* _WORK REQUEST_: Name every country mentioned in the passage on polio in Pakistan.

* _EXERCISE PASSAGE_:
# # # #

Do we want our children to be paralysed in Naya Pakistan?
This year, 8 polio cases were reported in Afghanistan, 6 in Nigeria and 171 in Pakistan.
The daily theatre of political brinkmanship that Pakistan has been witnessing as of late has led to a number of negative consequences. I am not going on a long lament, listing a plethora of things wrong with Pakistan but will bring to attention a very important issue that is grossly being neglected at the moment – polio.
Do you know that Pakistan is the biggest polio endemic country in the world today? We may hear that Pakistan is only one of the three countries where polio exists, including Nigeria and Afghanistan, but what we do not hear is that we are the biggest polio exporters in the world.
In May, polio was declared a Public Health Emergency of International Concern (PHEIC) and regulations were placed on travellers leaving Pakistan. What makes the situation even grimmer is that the number of polio cases has increased since the last restrictions. Sometimes, I feel that our politicians and law makers suffer from a short term memory loss. How quickly have we forgotten the trouble polio has caused us? Polio is a paralysing disease that mostly attacks children. Why are we letting this disease paralyse the future of Pakistan?

# # # #

* _DATA BELOW_:

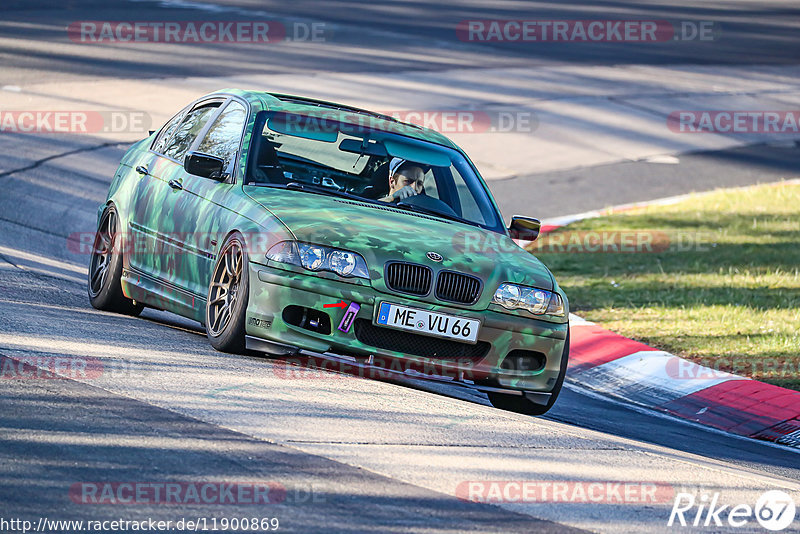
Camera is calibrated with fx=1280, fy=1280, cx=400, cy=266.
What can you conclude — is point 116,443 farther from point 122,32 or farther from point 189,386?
point 122,32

# # # #

* _OUTPUT FOR THIS EXERCISE_: Pakistan, Afghanistan, Nigeria